READING TEXT:
Segment Open

Ah- there's the rub. Someone is running for office and needs to prove their bonafides with the gun lobby. The rest of us don't matter. Lives of innocent people don't matter. As long as the gun lobby gets its' way, we're good to go. That is more than shameful.

But back to Minnesota, March madness has resulted in several more awful avoidable shootings. A 15 year old boy got access to a gun and shot his father in the face. One very important question here is where did a 15 year old get his gun? Every gun in the hands of a child must first pass through the hands of an adult. This one is begging for more information which will be forthcoming at some point. Meanwhile a 15 year old is charged with a crime and a father is in critical condition with likely permanent injuries and scars. The emotional and psychological toll will be great for all concerned.

Another 15 year old Minnesota boy got access to a gun in his apartment and shot and injured his 14 year old girlfriend. It was an apparent domestic dispute? And worse, after he shot his girlfriend, he went outside with the gun and shot and killed himself. This is, of course, another avoidable tragedy. A romantic problem, especially amongst teens ( and kids) should not result in the death of one and awful injuries of another. The ripple effect of this incident goes wide:
Ali said his friend had been back just one day at the high school after living for a time with his grandmother. He and his girlfriend had been in a relationship for “a long time, on and off. Everything was good,” Ali said.
Remembering the good time he and Arnold had at a Timberwolves game last week, Ali said, “I shook his hand and said, ‘See you later.’ ”
Ali wiped tears from his eyes. “I didn’t get to say goodbye.”
These are kids. Relationship problems shouldn't involve guns and violence. But teens can get angry and depressed over momentary problems that sometimes result in permanent solutions. Guns make that all too easy. Kids shouldn't have to live with the idea that they didn't get to say good-bye. By all rights, there should be no good-byes at that age due to gun deaths.

So we continue. The gun rights folks push their laws to make it easier for people who shouldn't to own and carry guns anywhere they feel like being. The rest of us live with the results. Gun injuries and deaths are on the rise in many areas of our country. In Minnesota, the first quarter of 2015 has been deadly. I wrote already in a previous post about the January gun incidents that led to so many deaths and injuries. Will we continue along this trajectory? Will the gun rights folks continue to push their agenda regardless of the results? Will the minority get it's way regardless of majority opinion, facts and common sense?

We are dealing with a very serious public health and safety epidemic in our country. Until legislators stop their adherence to the gun lobby's dangerous agenda, we can expect to see more of the same. That does not mean that the rest of us are going to give up. It's past time to demand the change to the conversation that will result in safer communities. We just have to be better than this. Let's get to work.

Segment Closed

PROVIDED MATERIAL:
Segment Open

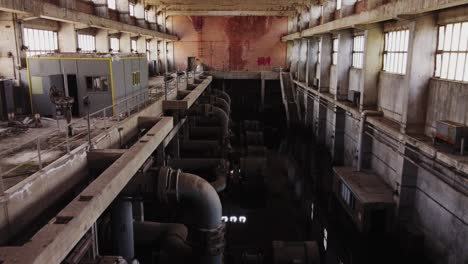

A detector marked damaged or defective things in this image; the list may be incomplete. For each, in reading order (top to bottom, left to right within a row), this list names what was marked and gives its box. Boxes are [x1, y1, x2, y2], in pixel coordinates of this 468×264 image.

rust-stained red wall [173, 16, 288, 71]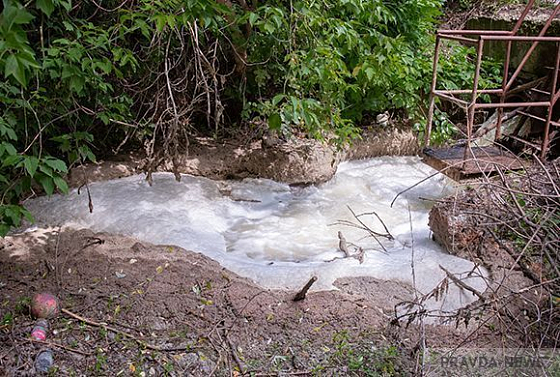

Segment Closed

ACTIVITY A: Reproduce verbatim the passage of the gun violence commentary that begins at the words "But back to" and stops after the words "for all concerned.".
ACTIVITY B: According to the gun violence commentary, what event did Ali and Arnold attend together last week?

TASK SOLUTION A:
But back to Minnesota, March madness has resulted in several more awful avoidable shootings. A 15 year old boy got access to a gun and shot his father in the face. One very important question here is where did a 15 year old get his gun? Every gun in the hands of a child must first pass through the hands of an adult. This one is begging for more information which will be forthcoming at some point. Meanwhile a 15 year old is charged with a crime and a father is in critical condition with likely permanent injuries and scars. The emotional and psychological toll will be great for all concerned.

TASK SOLUTION B: A Timberwolves game.